## Requirement
Copy out exactly the lines below that run from the one holding "Big compass on" to the one holding "shelf sits near", keeping both of those lines and no others.

## Supplied material
::::

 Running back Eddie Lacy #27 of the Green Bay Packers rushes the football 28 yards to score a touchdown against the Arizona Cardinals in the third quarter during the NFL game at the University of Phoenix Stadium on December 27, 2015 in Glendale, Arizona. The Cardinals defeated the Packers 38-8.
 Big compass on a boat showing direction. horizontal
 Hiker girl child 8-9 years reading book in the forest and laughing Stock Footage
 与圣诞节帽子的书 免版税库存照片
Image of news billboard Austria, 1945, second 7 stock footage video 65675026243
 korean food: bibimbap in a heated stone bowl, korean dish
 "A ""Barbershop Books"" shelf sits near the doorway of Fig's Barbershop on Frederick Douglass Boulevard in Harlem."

::::

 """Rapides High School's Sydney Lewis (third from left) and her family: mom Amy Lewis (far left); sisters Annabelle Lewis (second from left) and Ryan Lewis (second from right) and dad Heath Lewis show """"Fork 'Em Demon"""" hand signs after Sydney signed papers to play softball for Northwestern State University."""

::::

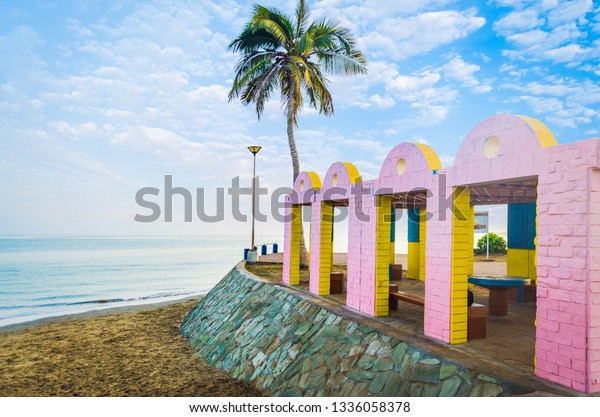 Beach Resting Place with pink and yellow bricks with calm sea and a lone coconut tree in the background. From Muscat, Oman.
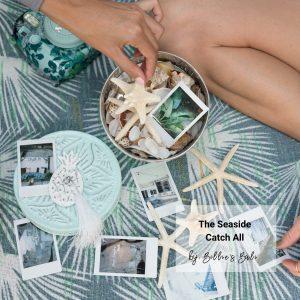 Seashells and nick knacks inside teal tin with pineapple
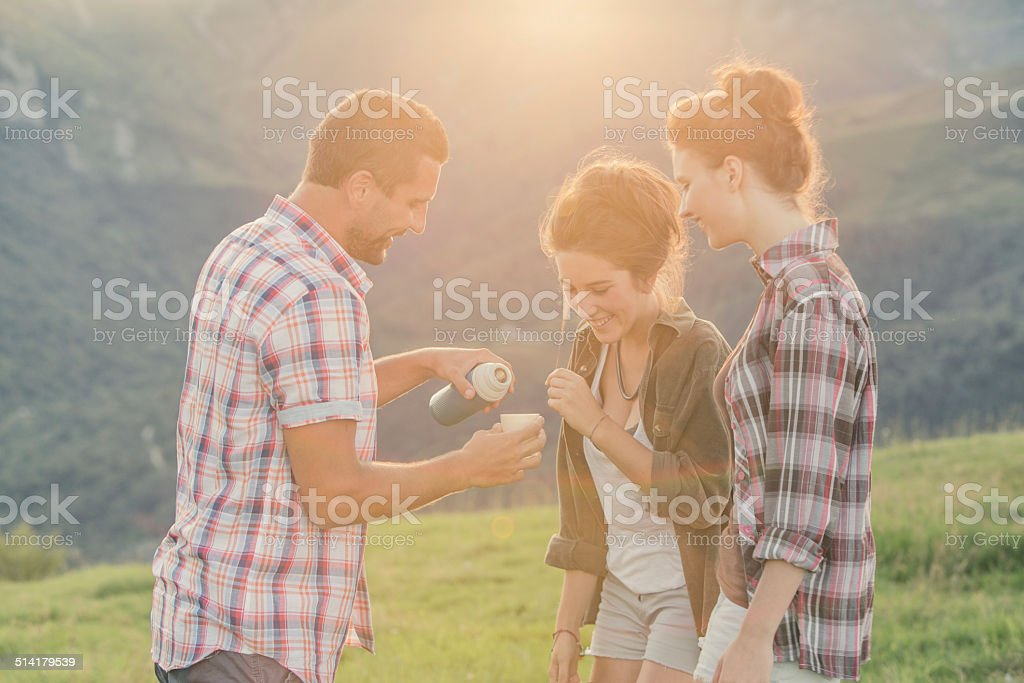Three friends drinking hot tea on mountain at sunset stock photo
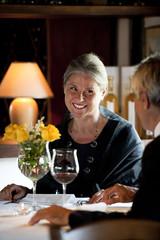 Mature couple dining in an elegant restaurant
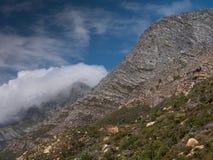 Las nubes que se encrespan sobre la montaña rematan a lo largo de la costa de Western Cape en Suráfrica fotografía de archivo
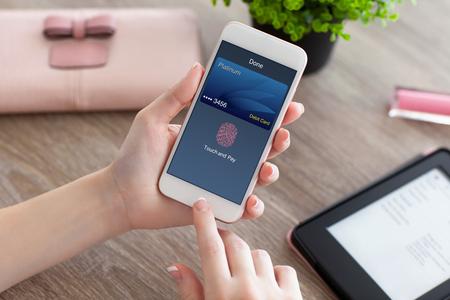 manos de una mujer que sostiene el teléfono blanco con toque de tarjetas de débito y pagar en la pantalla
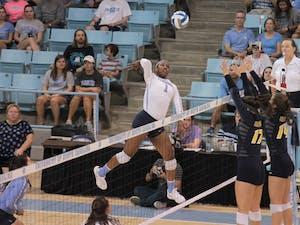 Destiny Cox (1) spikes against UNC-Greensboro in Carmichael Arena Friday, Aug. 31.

::::

## Your response
 Big compass on a boat showing direction. horizontal
 Hiker girl child 8-9 years reading book in the forest and laughing Stock Footage
 与圣诞节帽子的书 免版税库存照片
Image of news billboard Austria, 1945, second 7 stock footage video 65675026243
 korean food: bibimbap in a heated stone bowl, korean dish
 "A ""Barbershop Books"" shelf sits near the doorway of Fig's Barbershop on Frederick Douglass Boulevard in Harlem."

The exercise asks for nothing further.